All the modules are loaded from the /modules directories in the JAR file.

The URI for a class looks like this:

jar:file:///tmp/apps/super-launcher.jar!/modules/com.lib/com/lib/Lib.class

For modularized apps, I think this is a much better approach than the traditional Uber-JARs that store JAR files inside a JAR file, which will require more complex decompression.

In fact, I don't understand why people started packing JAR files inside JAR files. Maybe there were some esoteric reasons (related to Class-Path: attribute in manifest files???).

But, whatever reason they had would not apply to a modular application, where every component is already in a Jigsaw module. Packing the exploded image into a JAR file will be good enough.

**********************

Going forward, I would suggest --

[1] Frameworks such as SpringBoot can consider the idea in this demo for a possible solution for packaging modules

[2] For the JDK, we should investigate supporting a single-file packaging format for modules. E.g. extend the --module-path command-line option to support modules that are stored in a single file (either a JAR file or an image file produced by jlink).

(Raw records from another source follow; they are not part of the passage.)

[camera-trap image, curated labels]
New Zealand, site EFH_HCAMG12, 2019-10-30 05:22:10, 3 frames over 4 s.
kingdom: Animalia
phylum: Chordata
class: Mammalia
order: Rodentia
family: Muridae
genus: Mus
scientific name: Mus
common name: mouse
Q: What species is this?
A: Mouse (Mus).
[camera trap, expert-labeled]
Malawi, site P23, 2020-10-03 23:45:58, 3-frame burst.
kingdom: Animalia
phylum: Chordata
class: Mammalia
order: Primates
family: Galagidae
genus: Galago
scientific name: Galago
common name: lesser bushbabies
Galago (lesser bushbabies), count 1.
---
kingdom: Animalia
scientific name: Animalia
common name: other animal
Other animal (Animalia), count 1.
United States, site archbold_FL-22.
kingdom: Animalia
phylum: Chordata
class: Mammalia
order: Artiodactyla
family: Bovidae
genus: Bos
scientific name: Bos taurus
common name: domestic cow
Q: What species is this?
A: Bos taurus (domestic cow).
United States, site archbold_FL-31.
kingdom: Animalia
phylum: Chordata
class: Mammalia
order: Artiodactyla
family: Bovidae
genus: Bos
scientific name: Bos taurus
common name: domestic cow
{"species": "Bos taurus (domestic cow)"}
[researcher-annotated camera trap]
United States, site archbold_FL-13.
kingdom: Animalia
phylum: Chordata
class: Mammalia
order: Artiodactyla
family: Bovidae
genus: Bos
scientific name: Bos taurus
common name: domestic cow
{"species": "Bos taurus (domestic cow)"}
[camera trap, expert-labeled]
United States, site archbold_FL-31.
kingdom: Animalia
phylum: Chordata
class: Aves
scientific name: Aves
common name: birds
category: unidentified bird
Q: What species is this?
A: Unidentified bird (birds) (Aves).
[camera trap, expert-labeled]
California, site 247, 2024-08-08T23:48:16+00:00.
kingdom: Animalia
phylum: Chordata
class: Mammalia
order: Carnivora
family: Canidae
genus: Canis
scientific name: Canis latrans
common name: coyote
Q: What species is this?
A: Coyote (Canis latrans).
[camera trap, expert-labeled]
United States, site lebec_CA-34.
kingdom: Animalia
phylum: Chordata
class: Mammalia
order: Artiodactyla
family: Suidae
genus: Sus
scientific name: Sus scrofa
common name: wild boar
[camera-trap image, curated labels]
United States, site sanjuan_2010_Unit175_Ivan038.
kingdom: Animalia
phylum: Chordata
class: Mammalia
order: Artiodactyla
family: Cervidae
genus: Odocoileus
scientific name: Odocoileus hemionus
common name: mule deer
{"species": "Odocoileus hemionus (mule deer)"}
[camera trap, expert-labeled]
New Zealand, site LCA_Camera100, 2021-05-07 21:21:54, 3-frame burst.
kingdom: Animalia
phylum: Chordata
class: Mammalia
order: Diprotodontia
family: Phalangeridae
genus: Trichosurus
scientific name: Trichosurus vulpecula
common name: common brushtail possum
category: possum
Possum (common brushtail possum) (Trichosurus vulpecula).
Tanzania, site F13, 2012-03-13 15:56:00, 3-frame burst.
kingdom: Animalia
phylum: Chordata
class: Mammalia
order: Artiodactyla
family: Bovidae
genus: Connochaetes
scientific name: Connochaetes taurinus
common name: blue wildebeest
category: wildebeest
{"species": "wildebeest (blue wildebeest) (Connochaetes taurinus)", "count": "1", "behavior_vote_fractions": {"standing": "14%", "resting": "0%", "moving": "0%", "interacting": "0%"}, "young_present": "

     java --module-path=super-jar.jar -m com.simple
or
     java --module-path=super-jar.jar -m com.simple

Or even this (with appropriate attributes in the JAR manifest):

    java -jar super-jar.jar

I believe [2] is doable as the underpinning support is already in the JDK. We need to decide what format to support, how to specify the location of the modules directory inside a JAR file, etc.

As always, since the Oracle Java team has limited resources, participation from the Java community is very much appreciated and encouraged :-)

Thanks
- Ioi



On 10/11/21 3:48 PM, Glavo wrote:
I mistakenly believe that the implementation of the filesystem corresponds
exactly to the URL. The problem I really want to express is that JDK
does not support URLs of nested jar file systems. It seems that this
problem still exists in JDK 17. To make matters worse, we can use toUri()
to convert the path of the file in the nested jar into a URI, but this
URI is neither accepted by Paths.get (java.lang.IllegalArgumentException:
URI does not contain path info ex. jar:file:/c:/foo.zip!/BAR) nor
converted into a URL (java.net.MalformedURLException: Nested JAR URLs
are not supported). Is this a bug or an expected behavior?

Alan Bateman <alan.bate...@oracle.com> 于2021年10月12日周二 上午2:58写道:

On 11/10/2021 15:09, Glavo wrote:
I think this is a great prototype. Based on it, I think such requirements
can also be realized by enhancing jar in these aspects:

1. Nested jar file system (The ujar file system seems unnecessary.
I never understand why jar file systems cannot be nested.)
This was fixed in JDK 12, are you seeing issues with release recent
releases? If so then would it be possible to submit a bug with a test
case or bring the issue to core-libs-dev?